[Tekstfragment]

Rekenen op de basisschool

  • Marto

    Kun je uitleggen wat je bedoelt?

    Ik begrijp uit jouw woorden dat voor de ene leerling 2 maal 3 zes is en voor de andere is 2 maal 3 zeven, omdat die rekenmethode beter bij die leerling past.

  • Bas Bintje

    De methode of de leerling?

  • melissa

    2x3 =6 is een feit en geen methode

  • Marto

    Dit hangt af van het paradigma dat je hanteert.

    Kortom, het is mij niet geheel duidelijk wat jannie bedoelde.

  • Bas Bintje

    in het onderwijs is een paradigma vanzelfsprekend

  • melissa

    Misschien bedoelt Jannie wel dat niet voor ieder kind dezelfde aanpak van een som even handig is.

    Ik zal het met een voorbeeld duidelijk proberen te maken:

    Een som uit groep 5: 68+25

    Jan vindt het handigst eerst 60+20 te doen en daarna 8+5 en dat weer optellen.

    Janneke daarentegen kiest voor: 68+20 +2+3

    Dus niet echt verschil van rekenmethode als pluspunt, de wereld in getallen o.i.d.,

    Maar alleen Jannie weet wat ze zelf bedoelt ;-)

[Records met scènevragen]
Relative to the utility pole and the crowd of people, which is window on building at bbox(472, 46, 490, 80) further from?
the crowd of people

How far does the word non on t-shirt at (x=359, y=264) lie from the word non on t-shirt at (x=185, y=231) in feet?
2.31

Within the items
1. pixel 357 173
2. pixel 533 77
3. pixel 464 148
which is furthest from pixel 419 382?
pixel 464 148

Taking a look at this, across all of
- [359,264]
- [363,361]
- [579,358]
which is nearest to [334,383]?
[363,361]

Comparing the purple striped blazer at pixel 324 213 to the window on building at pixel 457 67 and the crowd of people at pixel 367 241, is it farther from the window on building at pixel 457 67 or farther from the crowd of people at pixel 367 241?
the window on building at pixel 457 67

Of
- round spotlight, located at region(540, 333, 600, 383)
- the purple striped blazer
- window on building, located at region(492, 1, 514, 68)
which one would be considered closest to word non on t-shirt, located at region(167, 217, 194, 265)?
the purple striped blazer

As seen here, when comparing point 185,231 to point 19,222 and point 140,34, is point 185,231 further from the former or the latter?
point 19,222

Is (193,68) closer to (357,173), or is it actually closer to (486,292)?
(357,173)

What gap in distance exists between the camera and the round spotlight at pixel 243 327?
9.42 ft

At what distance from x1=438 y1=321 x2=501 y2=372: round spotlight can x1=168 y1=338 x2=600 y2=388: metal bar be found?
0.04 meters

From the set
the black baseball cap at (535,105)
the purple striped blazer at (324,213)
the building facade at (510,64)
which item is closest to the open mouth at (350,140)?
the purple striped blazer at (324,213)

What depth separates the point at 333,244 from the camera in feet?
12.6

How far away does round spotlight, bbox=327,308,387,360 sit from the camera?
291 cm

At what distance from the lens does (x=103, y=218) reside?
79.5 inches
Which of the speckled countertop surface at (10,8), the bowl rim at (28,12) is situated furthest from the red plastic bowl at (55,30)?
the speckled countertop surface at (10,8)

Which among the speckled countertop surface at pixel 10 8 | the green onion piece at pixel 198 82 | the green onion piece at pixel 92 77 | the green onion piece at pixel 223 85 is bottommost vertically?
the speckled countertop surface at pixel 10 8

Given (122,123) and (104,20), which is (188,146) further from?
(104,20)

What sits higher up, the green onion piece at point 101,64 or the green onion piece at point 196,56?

[Korte opgave 1]
Beantwoord de volgende vragen over het tekstfragment:
(a) Welke som uit groep 5 gebruikt melissa als voorbeeld?
(b) Welke twee optellingen maakt Jan eerst bij die som?
(c) Waarvan hangt het volgens Marto af?
[Korte opgave 2] Werk de records bij, van de regel met "How far away" tot en met het einde van de records, door "green onion piece" te vervangen door "scallion piece" en al het andere ongewijzigd te laten. Geef alsjeblieft alleen die regels terug.

[Antwoord 1]
(a) 68+25
(b) 60+20 en 8+5
(c) Van het paradigma dat je hanteert.

[Antwoord 2]
How far away does round spotlight, bbox=327,308,387,360 sit from the camera?
291 cm

At what distance from the lens does (x=103, y=218) reside?
79.5 inches
Which of the speckled countertop surface at (10,8), the bowl rim at (28,12) is situated furthest from the red plastic bowl at (55,30)?
the speckled countertop surface at (10,8)

Which among the speckled countertop surface at pixel 10 8 | the scallion piece at pixel 198 82 | the scallion piece at pixel 92 77 | the scallion piece at pixel 223 85 is bottommost vertically?
the speckled countertop surface at pixel 10 8

Given (122,123) and (104,20), which is (188,146) further from?
(104,20)

What sits higher up, the scallion piece at point 101,64 or the scallion piece at point 196,56?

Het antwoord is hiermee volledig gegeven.